Oklahoma City and Western Railroad

Overview
- Locale: Oklahoma and Texas
- Dates of operation: 1901–1907

Technical
- Track gauge: 4 ft 8+1⁄2 in (1,435 mm)
- Length: 183 mi (295 km)

= Oklahoma City and Western Railroad =

The Oklahoma City and Western Railroad, together with its affiliate the Oklahoma City and Texas Railroad, built a line from Oklahoma City through Lawton, Oklahoma and on to Quanah, Texas in the 1901-1903 timeframe. By the time of its completion, the line was owned by the St. Louis-San Francisco Railway (Frisco), and all assets were absorbed into the Frisco in 1907.

==History==
The Oklahoma City and Western Railroad Company was the brainchild of Charles G. Jones, a developer and former mayor of Oklahoma City. Though incorporated July 15, 1899 under the laws of Indian Territory, the railroad made little progress until the latter part of 1901, when a company called Johnston Brothers was contracted to do the construction. Johnston Brothers built from Oklahoma City into Lawton, Oklahoma within a month of the latter's founding in August, 1901.

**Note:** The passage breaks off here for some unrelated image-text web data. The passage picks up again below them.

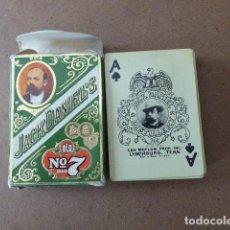 Barajas de cartas: BARAJA POKER JACK DANIELS OLD Nº 7 CAJA VERDE. Lote 114536383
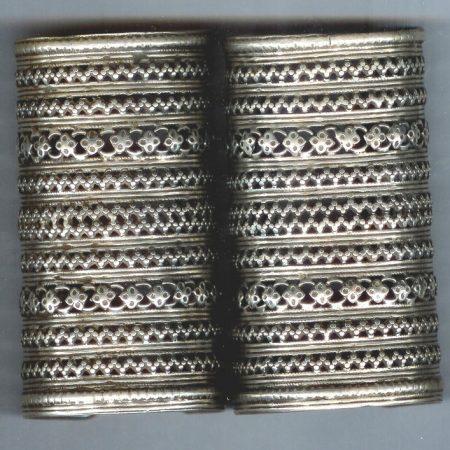 Cuffs – Afghanistan
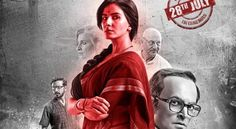 """Pune: The press conference of Madhur Bhandarkar's upcoming directorial 'Indu Sarkar' was cancelled after few Congress workers took to protest against the movie. Thereafter, Bhandarkar took to Twitter to share the news, citing the team of the movie was left stranded """"like..."""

Johnston Brothers was paid in stock, and ended up with all of it. On October 15, 1901, Johnston Brothers sold the stock to St. Louis Trust Company, and on April 4, 1902, the Trust Company sold it to the Frisco. Part of Frisco's purchase agreement specified that the line had to be continued into Quanah, Texas. The attraction to Quanah, besides its connection with the Fort Worth and Denver City Railway, was the chance to service the gypsum deposits around nearby Acme, Texas, since gypsum was a natural plaster-like building material.

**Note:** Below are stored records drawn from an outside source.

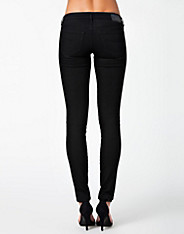 Skinzee Low 0813E Jeans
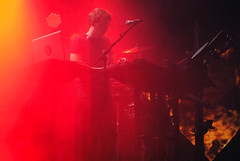 Disclosure at Mountain Oasis 2013 (kexplive) Tags: mountain oasis disclosure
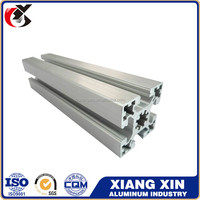 structural aluminum profile section,type of aluminum section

The Oklahoma company completed the trackage to the south bank of the Red River, giving it about 174 single-track miles total. The corporate entity intended to build the portion in Texas from the Red River to Quanah was the Oklahoma City and Texas Railroad Company, which had already been chartered on December 26, 1901. The extension was built and opened March 29, 1903, with the Texas portion being nine miles. The Texas company was separately sold to the Frisco on July 25, 1904. All trackage was operated by the Frisco from the beginning.

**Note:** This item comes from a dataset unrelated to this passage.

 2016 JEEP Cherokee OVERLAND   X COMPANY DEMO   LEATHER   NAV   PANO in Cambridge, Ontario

The road brought changes along its route. At Mountain Park, Oklahoma, a dispute between Jones and a landowner over a site for a depot caused the railroad to re-route two miles to the south through Snyder, Oklahoma, resulting in 41 of the 47 businesses in Mountain Park relocating to Snyder. The town of Elgin, Oklahoma was developed by Jones along the trackage and was originally named CeeGee after his initials, but the name was changed when the railroad objected. Jones also platted Mustang, Oklahoma in November, 1901, even though a settlement there had possessed a post office since 1895.

All assets of both companies were officially absorbed into the Frisco on July 18, 1907.